ARTICLE 31
En dehors de tout transfert de propriété, l’État peut concéder à un tiers qui en a la capacité, la protection et la gestion d’un ou de plusieurs éléphants, dans un but touristique, sur un terrain clôturé selon les normes en la matière.
ARTICLE 32
Toute personne physique ou morale de droit privé ivoirien peut acquérir hors du pays et importer, pour son propre compte, des spécimens d’éléphants, dans le respect des lois et règlements ainsi que des conventions internationales en vigueur.
ARTICLE 33
Tout éléphant acquis hors du pays est la propriété de celui qui l’a acquis tant qu’il reste marqué pour le différencier des autres éléphants.
ARTICLE 34
Les propriétaires des éléphants acquis hors du pays sont tenus responsables de tous dommages que ceux-ci causent à des tiers.
ARTICLE 35
Lorsque les éléphants mentionnés aux articles 31 et 32 s’échappent des espaces clos, les propriétaires sont tenus d’assurer leur recapture et relocation dans les plus brefs délais. A défaut, les services en charge de la faune s’en occupent aux frais du propriétaire.
ARTICLE 36
En cas de mauvaise gestion avérée d’éléphants importés, l’État peut en retirer la propriété et s’en saisir.
ARTICLE 37
Il est interdit de mettre en contact les éléphants importés avec les espèces d’éléphants indigènes afin d’éviter tout échange génétique.
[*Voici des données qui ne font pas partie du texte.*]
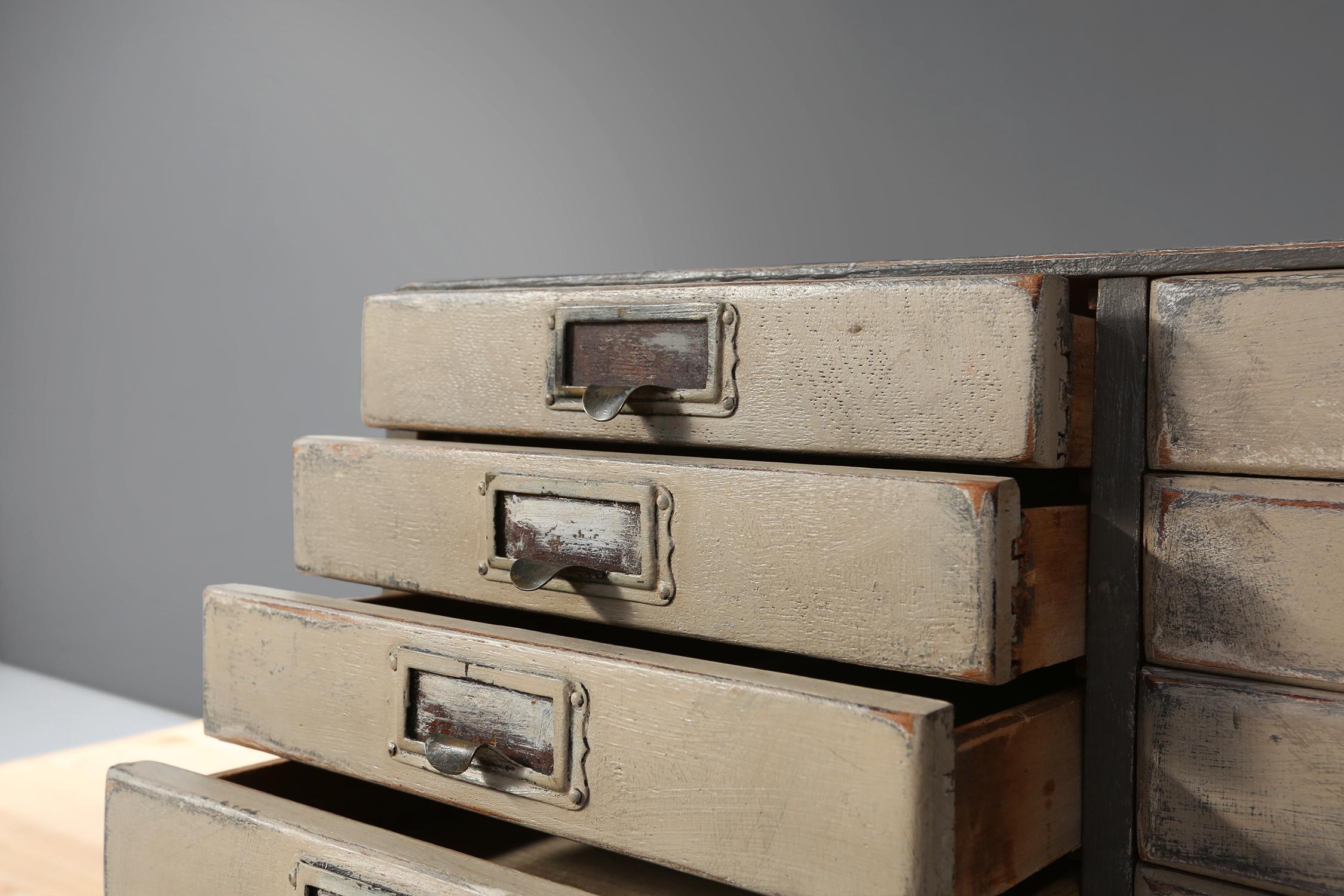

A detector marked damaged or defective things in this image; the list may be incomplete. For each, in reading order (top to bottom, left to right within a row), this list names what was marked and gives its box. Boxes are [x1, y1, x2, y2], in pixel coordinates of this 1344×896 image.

rusty metal hardware [581, 385, 669, 423]
rusty metal hardware [432, 736, 538, 779]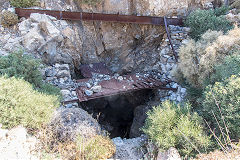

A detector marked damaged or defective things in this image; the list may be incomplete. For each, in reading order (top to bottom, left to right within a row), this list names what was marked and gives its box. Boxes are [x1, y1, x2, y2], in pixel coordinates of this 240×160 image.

corroded steel rail [15, 8, 184, 26]
rusty metal beam [15, 8, 184, 26]
rusty metal bracket [15, 8, 184, 26]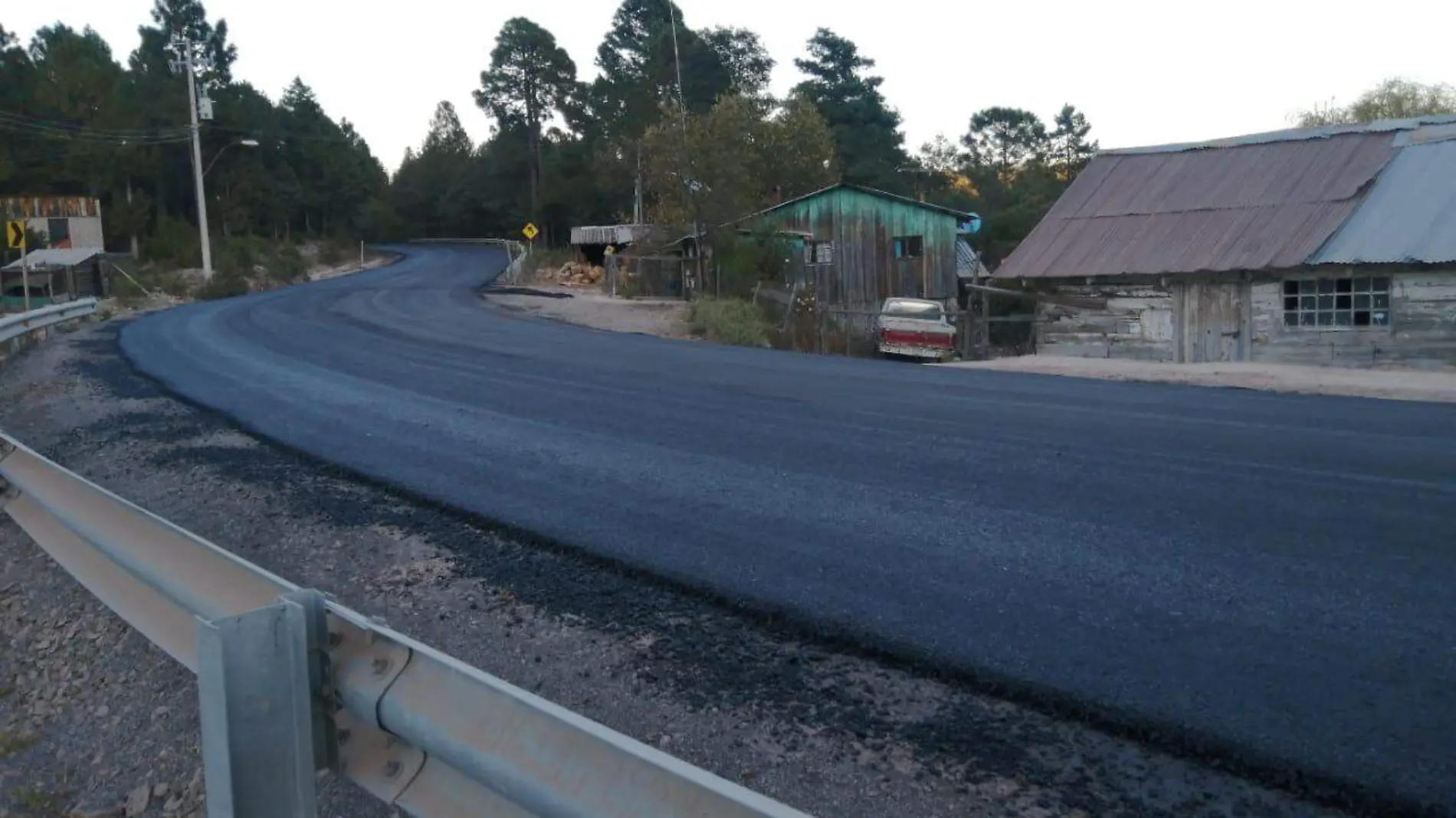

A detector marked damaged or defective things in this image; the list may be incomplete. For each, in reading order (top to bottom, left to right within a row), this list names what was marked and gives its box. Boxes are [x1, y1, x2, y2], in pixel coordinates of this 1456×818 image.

rusty corrugated roof [999, 130, 1398, 280]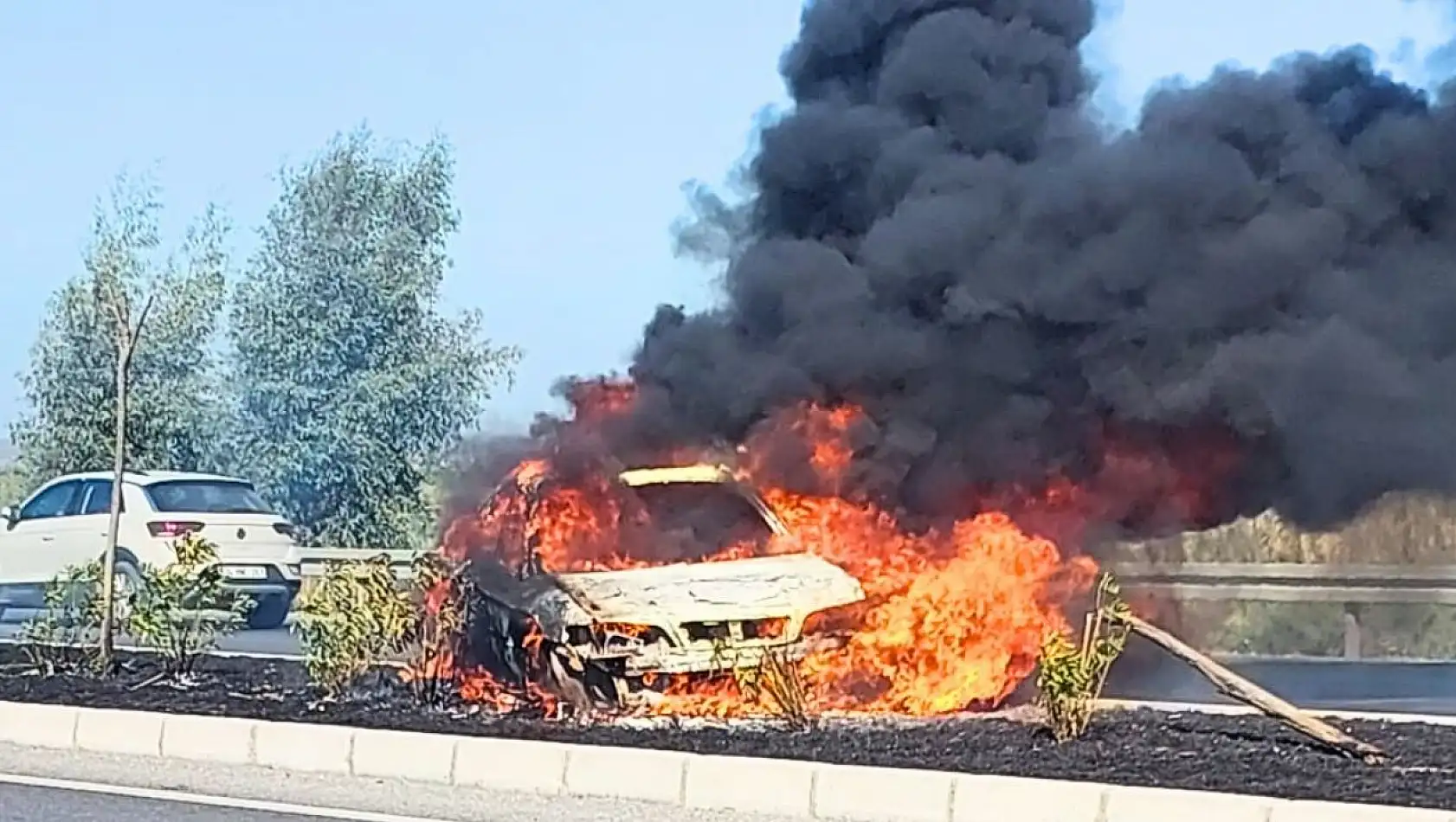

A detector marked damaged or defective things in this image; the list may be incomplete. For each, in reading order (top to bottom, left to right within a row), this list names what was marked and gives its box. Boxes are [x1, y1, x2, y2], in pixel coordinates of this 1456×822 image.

burnt car hood [494, 549, 867, 639]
Les services en charge de la faune assurent le suivi de la gestion des éléphants par des personnes physiques ou morales.
ARTICLE 38
Les modalités de l’acquisition, de la détention, de l’élevage, du transport, du commerce, de l’importation et l’exportation des éléphants, par des personnes physiques ou morales, sont fixées par décret pris en Conseil des ministres.